Saved data entries

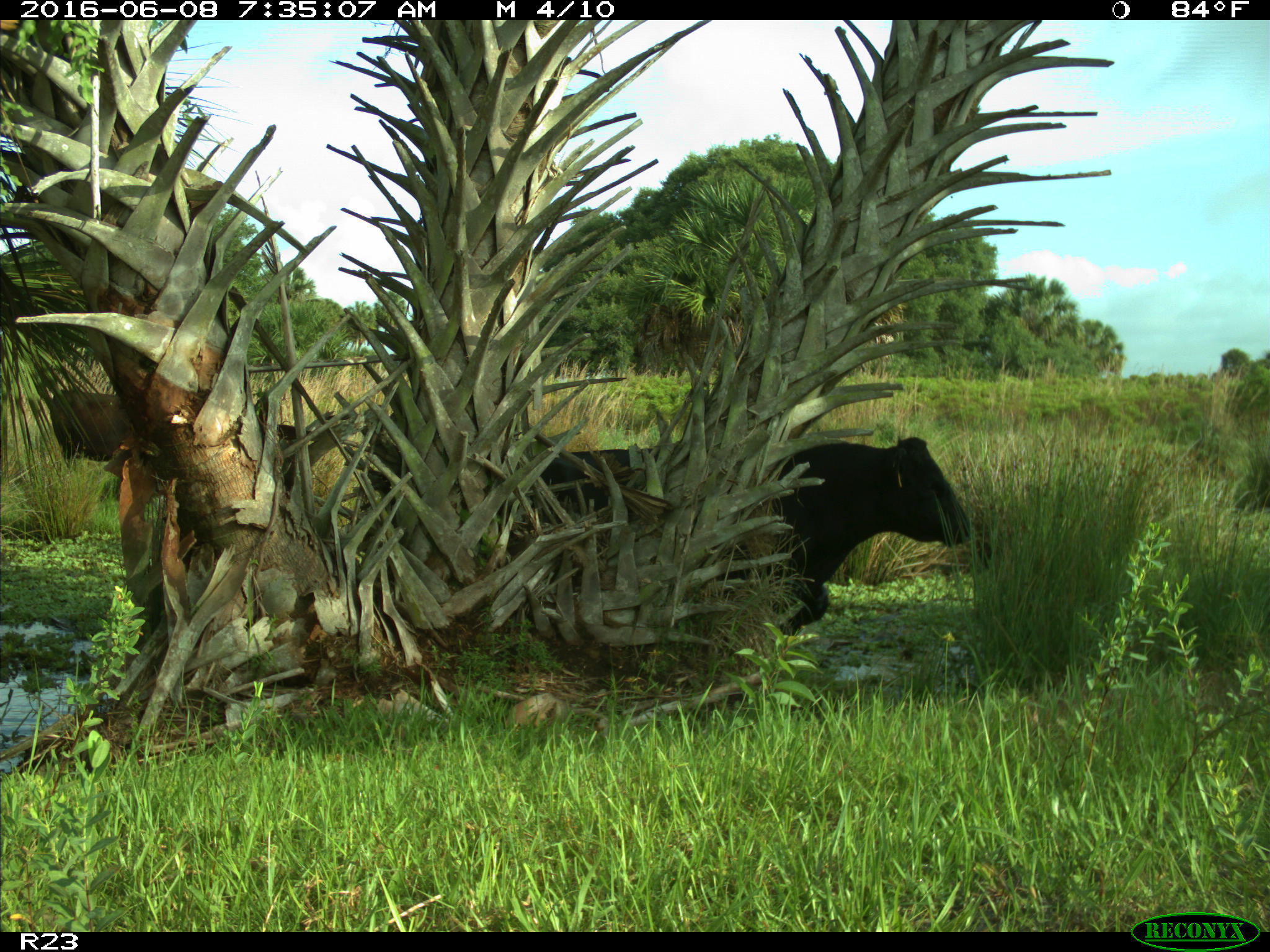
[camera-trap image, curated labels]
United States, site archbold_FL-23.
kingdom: Animalia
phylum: Chordata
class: Mammalia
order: Artiodactyla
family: Bovidae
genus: Bos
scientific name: Bos taurus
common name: domestic cow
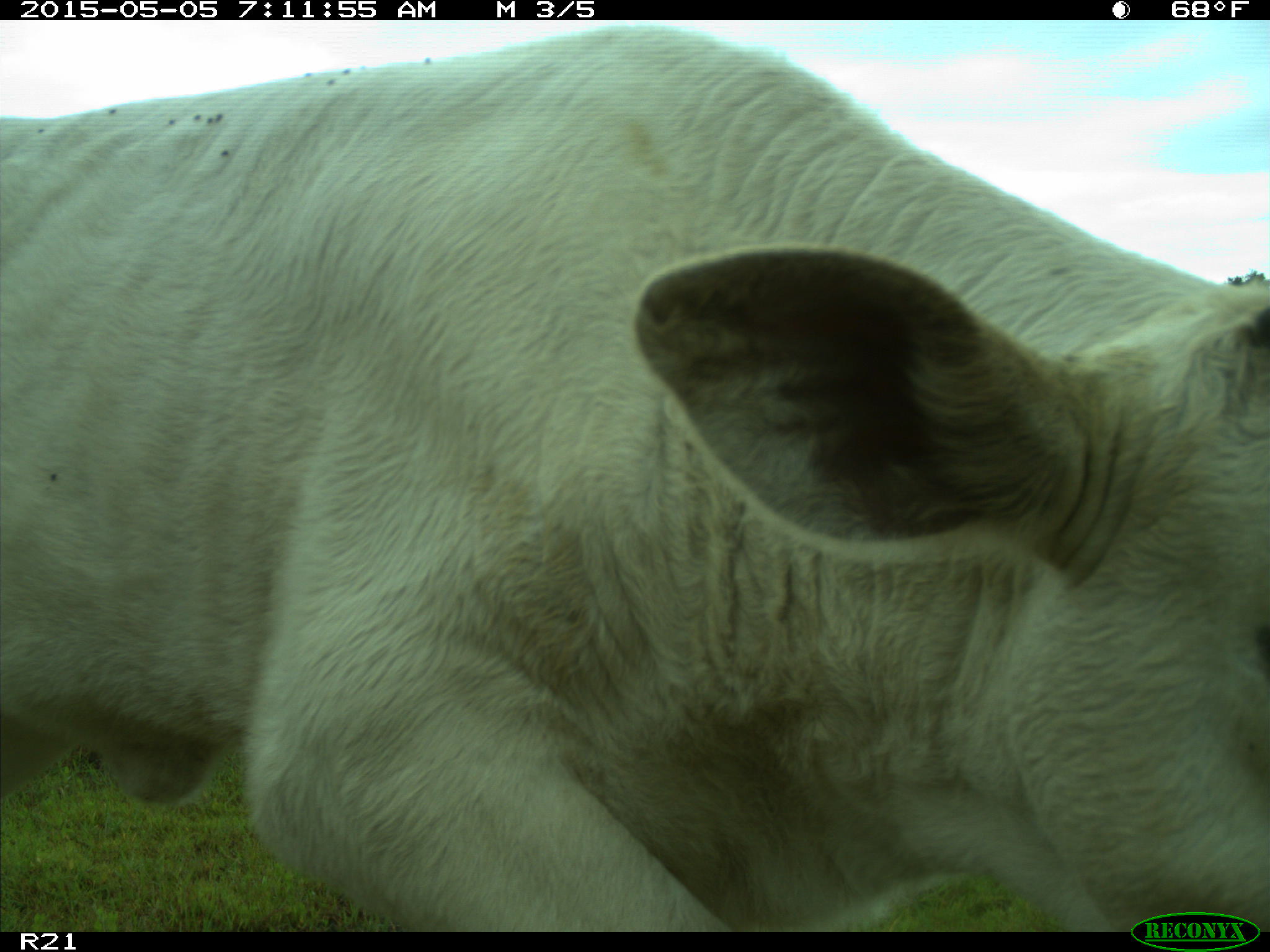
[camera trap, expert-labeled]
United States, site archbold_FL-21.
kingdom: Animalia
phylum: Chordata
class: Mammalia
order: Artiodactyla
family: Bovidae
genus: Bos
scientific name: Bos taurus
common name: domestic cow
Bos taurus (domestic cow).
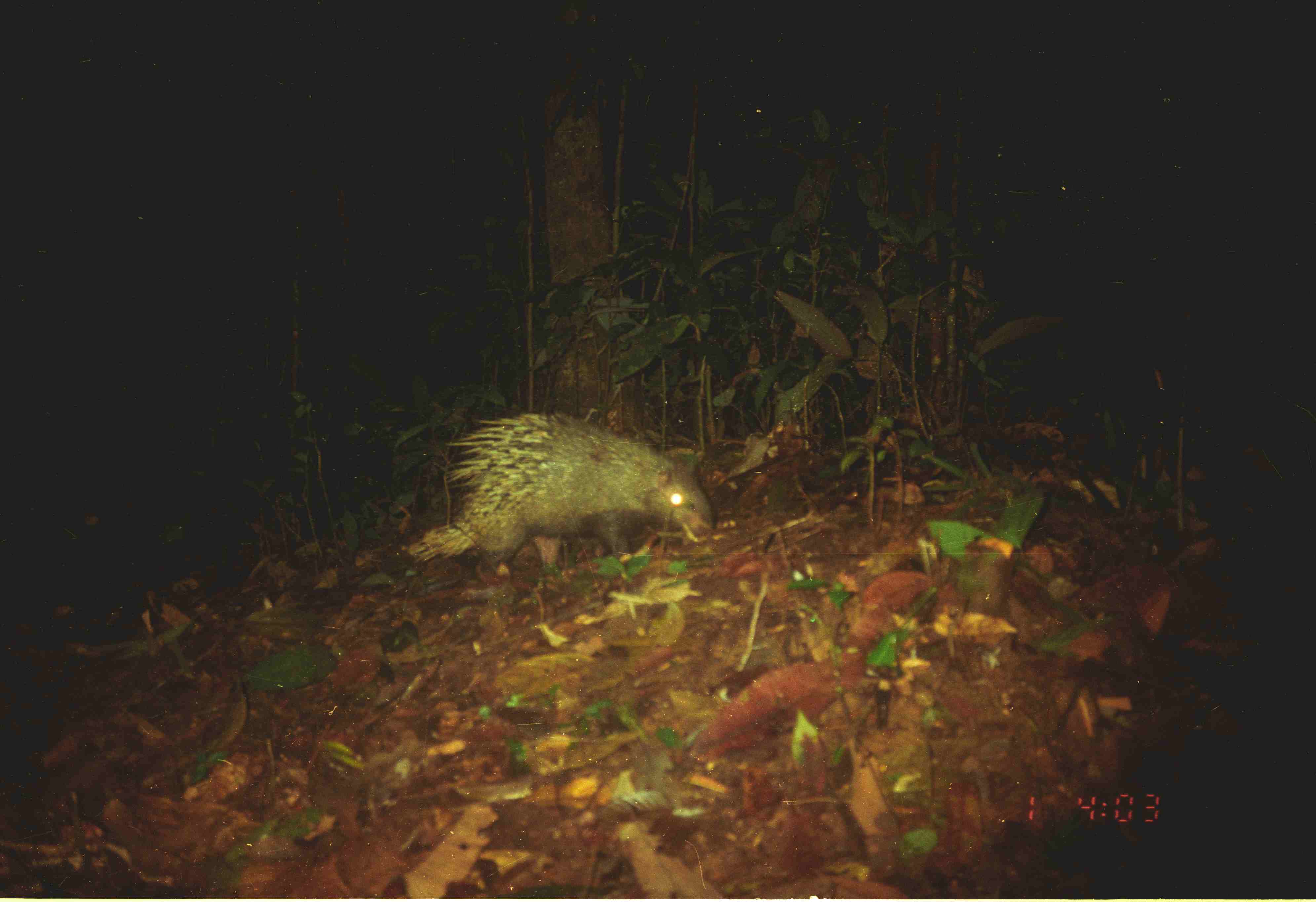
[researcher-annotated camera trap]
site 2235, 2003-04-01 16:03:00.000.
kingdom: Animalia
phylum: Chordata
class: Mammalia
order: Rodentia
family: Hystricidae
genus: Hystrix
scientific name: Hystrix brachyura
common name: east asian porcupine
Hystrix brachyura (east asian porcupine), count 1.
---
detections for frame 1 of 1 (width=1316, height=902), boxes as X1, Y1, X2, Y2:
hystrix brachyura: 403, 411, 714, 572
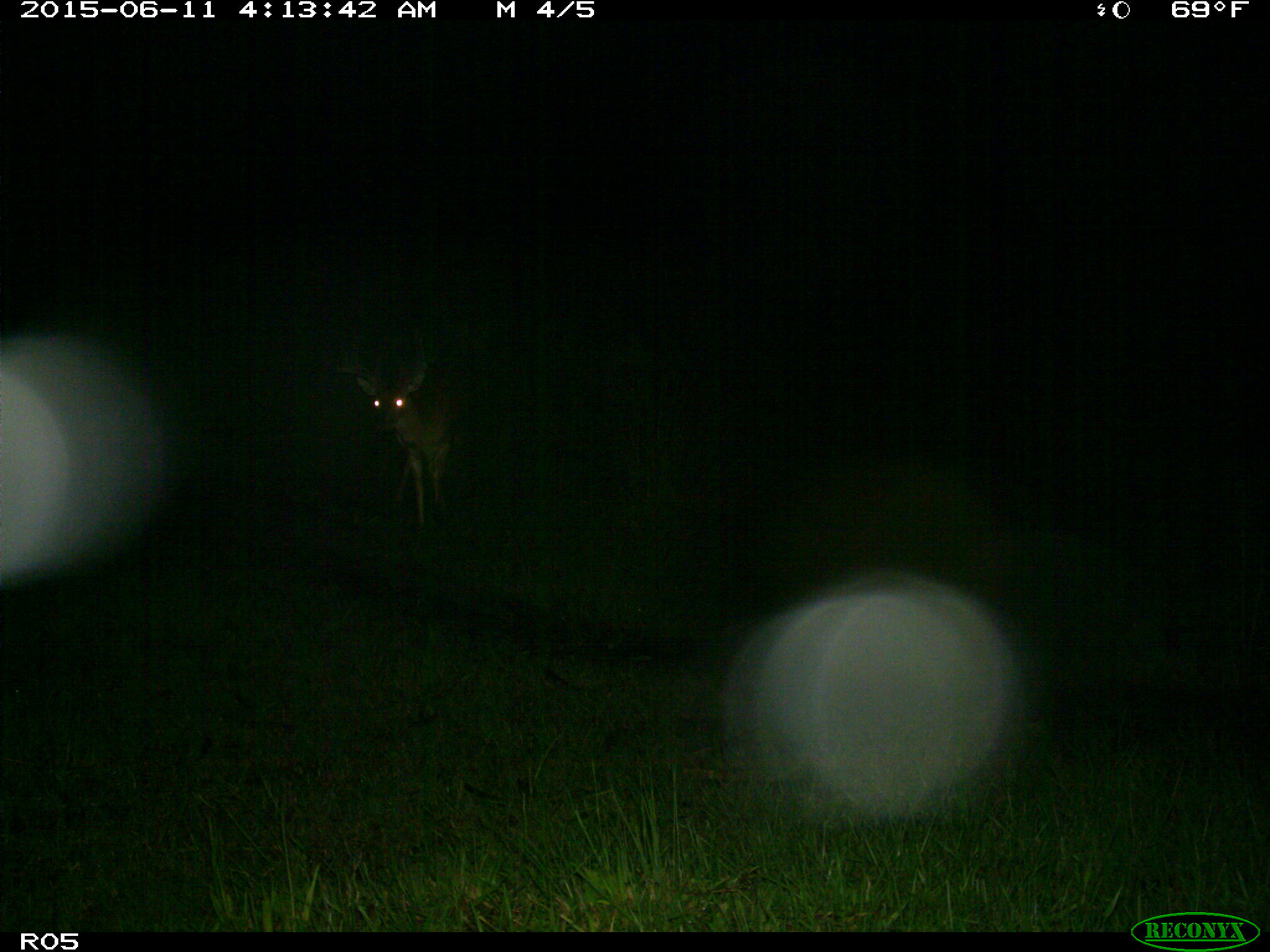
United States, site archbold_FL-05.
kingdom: Animalia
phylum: Chordata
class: Mammalia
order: Artiodactyla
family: Cervidae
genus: Odocoileus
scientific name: Odocoileus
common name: deer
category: unidentified deer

*Action item*: Leaving all pictures aside, quote each record exactly.

*Task response*:
[camera-trap image, curated labels]
United States, site archbold_FL-23.
kingdom: Animalia
phylum: Chordata
class: Mammalia
order: Artiodactyla
family: Bovidae
genus: Bos
scientific name: Bos taurus
common name: domestic cow
[camera trap, expert-labeled]
United States, site archbold_FL-21.
kingdom: Animalia
phylum: Chordata
class: Mammalia
order: Artiodactyla
family: Bovidae
genus: Bos
scientific name: Bos taurus
common name: domestic cow
Bos taurus (domestic cow).
[researcher-annotated camera trap]
site 2235, 2003-04-01 16:03:00.000.
kingdom: Animalia
phylum: Chordata
class: Mammalia
order: Rodentia
family: Hystricidae
genus: Hystrix
scientific name: Hystrix brachyura
common name: east asian porcupine
Hystrix brachyura (east asian porcupine), count 1.
---
detections for frame 1 of 1 (width=1316, height=902), boxes as X1, Y1, X2, Y2:
hystrix brachyura: 403, 411, 714, 572
United States, site archbold_FL-05.
kingdom: Animalia
phylum: Chordata
class: Mammalia
order: Artiodactyla
family: Cervidae
genus: Odocoileus
scientific name: Odocoileus
common name: deer
category: unidentified deer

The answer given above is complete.